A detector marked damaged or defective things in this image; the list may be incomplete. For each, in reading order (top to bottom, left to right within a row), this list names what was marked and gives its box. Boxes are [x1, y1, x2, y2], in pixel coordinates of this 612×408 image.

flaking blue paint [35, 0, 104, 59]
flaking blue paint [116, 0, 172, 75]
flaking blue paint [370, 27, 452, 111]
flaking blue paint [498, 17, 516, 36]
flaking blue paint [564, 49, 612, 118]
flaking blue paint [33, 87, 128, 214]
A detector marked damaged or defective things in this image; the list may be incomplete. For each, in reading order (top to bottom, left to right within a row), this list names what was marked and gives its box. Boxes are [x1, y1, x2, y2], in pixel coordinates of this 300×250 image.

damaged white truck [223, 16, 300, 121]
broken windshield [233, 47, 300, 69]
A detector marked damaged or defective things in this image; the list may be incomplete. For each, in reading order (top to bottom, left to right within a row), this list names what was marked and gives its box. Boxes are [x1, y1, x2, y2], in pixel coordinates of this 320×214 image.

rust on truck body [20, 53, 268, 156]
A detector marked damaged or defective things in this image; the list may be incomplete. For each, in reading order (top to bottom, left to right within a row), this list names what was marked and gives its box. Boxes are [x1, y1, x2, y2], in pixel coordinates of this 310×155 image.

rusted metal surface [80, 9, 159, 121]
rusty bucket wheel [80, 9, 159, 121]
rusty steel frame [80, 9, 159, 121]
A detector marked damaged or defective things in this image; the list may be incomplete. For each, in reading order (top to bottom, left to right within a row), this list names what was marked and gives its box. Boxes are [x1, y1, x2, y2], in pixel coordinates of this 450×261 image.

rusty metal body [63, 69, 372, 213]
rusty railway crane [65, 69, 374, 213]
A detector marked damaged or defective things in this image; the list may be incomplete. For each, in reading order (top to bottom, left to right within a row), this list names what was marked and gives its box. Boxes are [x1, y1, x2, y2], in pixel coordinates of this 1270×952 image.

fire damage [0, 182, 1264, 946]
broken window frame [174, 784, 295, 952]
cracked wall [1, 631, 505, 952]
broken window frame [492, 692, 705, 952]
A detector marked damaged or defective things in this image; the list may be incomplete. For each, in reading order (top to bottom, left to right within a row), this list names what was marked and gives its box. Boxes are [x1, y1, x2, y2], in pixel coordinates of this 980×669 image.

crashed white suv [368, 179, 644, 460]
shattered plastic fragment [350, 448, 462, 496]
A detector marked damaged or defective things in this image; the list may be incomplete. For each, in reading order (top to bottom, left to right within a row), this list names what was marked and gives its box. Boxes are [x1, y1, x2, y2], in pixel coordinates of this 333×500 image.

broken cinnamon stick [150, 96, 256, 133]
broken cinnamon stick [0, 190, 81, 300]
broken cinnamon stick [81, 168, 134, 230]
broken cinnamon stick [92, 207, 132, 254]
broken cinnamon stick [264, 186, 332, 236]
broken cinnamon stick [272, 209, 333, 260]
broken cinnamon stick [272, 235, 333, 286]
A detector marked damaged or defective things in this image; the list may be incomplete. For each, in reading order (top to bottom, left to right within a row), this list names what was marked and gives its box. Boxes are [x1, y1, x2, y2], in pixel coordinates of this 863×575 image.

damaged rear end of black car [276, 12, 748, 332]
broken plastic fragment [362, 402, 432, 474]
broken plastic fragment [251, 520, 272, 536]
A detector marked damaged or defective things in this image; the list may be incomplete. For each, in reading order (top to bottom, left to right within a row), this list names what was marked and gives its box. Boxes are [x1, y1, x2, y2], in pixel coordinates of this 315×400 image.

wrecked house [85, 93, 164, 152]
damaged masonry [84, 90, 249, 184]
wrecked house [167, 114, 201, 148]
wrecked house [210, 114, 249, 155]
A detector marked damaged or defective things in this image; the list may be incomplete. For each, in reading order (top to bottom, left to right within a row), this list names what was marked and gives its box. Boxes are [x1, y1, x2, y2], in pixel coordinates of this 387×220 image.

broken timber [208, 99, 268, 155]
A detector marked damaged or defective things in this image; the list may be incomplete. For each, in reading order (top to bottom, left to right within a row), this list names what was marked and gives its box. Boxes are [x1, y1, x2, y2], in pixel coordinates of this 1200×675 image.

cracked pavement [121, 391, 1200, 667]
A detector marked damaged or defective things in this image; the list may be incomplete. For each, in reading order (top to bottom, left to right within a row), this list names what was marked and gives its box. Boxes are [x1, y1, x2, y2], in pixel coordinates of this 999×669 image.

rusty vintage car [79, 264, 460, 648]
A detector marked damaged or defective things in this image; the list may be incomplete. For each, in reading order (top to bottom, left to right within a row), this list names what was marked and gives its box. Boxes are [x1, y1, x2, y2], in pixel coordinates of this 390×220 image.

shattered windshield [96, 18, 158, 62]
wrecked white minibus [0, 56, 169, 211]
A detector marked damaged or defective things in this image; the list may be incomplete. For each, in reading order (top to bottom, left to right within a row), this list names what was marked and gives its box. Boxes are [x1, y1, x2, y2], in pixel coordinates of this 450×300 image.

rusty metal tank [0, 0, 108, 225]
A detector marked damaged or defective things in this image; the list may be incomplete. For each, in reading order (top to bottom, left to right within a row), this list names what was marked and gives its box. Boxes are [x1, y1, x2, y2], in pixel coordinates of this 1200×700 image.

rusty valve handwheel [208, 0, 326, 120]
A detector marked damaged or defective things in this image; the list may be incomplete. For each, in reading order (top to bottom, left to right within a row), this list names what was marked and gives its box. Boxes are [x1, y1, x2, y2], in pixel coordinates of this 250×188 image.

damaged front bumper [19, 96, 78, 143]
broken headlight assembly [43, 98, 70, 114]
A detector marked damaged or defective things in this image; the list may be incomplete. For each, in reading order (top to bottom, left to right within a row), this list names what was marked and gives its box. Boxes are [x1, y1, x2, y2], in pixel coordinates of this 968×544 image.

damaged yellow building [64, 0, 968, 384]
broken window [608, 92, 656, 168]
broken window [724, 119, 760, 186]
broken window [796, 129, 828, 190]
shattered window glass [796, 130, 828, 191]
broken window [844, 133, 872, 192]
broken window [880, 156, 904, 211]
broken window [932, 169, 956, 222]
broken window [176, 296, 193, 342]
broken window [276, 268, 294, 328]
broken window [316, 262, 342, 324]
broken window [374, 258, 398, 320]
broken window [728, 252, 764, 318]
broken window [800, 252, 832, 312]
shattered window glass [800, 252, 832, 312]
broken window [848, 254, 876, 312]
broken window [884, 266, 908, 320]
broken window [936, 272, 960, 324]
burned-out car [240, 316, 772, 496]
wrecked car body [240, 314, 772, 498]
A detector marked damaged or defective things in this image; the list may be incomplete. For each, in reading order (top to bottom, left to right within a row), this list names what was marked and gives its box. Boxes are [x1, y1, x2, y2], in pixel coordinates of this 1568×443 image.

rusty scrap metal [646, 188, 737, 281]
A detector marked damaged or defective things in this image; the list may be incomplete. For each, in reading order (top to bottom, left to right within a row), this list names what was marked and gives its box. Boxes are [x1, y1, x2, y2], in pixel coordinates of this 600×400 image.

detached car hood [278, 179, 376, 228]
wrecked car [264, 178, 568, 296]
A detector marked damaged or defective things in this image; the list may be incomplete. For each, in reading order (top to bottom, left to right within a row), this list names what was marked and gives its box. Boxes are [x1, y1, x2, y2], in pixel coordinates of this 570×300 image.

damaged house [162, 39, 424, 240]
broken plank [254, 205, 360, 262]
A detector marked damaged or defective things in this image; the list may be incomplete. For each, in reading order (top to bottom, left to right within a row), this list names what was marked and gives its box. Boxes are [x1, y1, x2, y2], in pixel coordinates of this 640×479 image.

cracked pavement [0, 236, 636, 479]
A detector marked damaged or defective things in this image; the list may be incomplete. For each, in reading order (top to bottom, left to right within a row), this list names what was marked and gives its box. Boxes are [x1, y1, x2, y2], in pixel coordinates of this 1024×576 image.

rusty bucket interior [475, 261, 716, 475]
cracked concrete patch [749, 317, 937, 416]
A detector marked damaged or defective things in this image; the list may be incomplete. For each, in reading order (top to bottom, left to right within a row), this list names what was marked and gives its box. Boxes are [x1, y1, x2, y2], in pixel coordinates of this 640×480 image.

◇ ◇ ◇

Update the material from its start through the line holding "rust on truck body [20, 53, 268, 156]", inclusive, replacing "detector" with "scanner" and changing nothing else.

• **Exercise output**:
A scanner marked damaged or defective things in this image; the list may be incomplete. For each, in reading order (top to bottom, left to right within a row), this list names what was marked and gives its box. Boxes are [x1, y1, x2, y2], in pixel coordinates of this 612×408 image.

flaking blue paint [35, 0, 104, 59]
flaking blue paint [116, 0, 172, 75]
flaking blue paint [370, 27, 452, 111]
flaking blue paint [498, 17, 516, 36]
flaking blue paint [564, 49, 612, 118]
flaking blue paint [33, 87, 128, 214]
A scanner marked damaged or defective things in this image; the list may be incomplete. For each, in reading order (top to bottom, left to right within a row), this list names what was marked and gives its box. Boxes are [x1, y1, x2, y2], in pixel coordinates of this 300×250 image.

damaged white truck [223, 16, 300, 121]
broken windshield [233, 47, 300, 69]
A scanner marked damaged or defective things in this image; the list may be incomplete. For each, in reading order (top to bottom, left to right within a row), this list names what was marked and gives its box. Boxes are [x1, y1, x2, y2], in pixel coordinates of this 320×214 image.

rust on truck body [20, 53, 268, 156]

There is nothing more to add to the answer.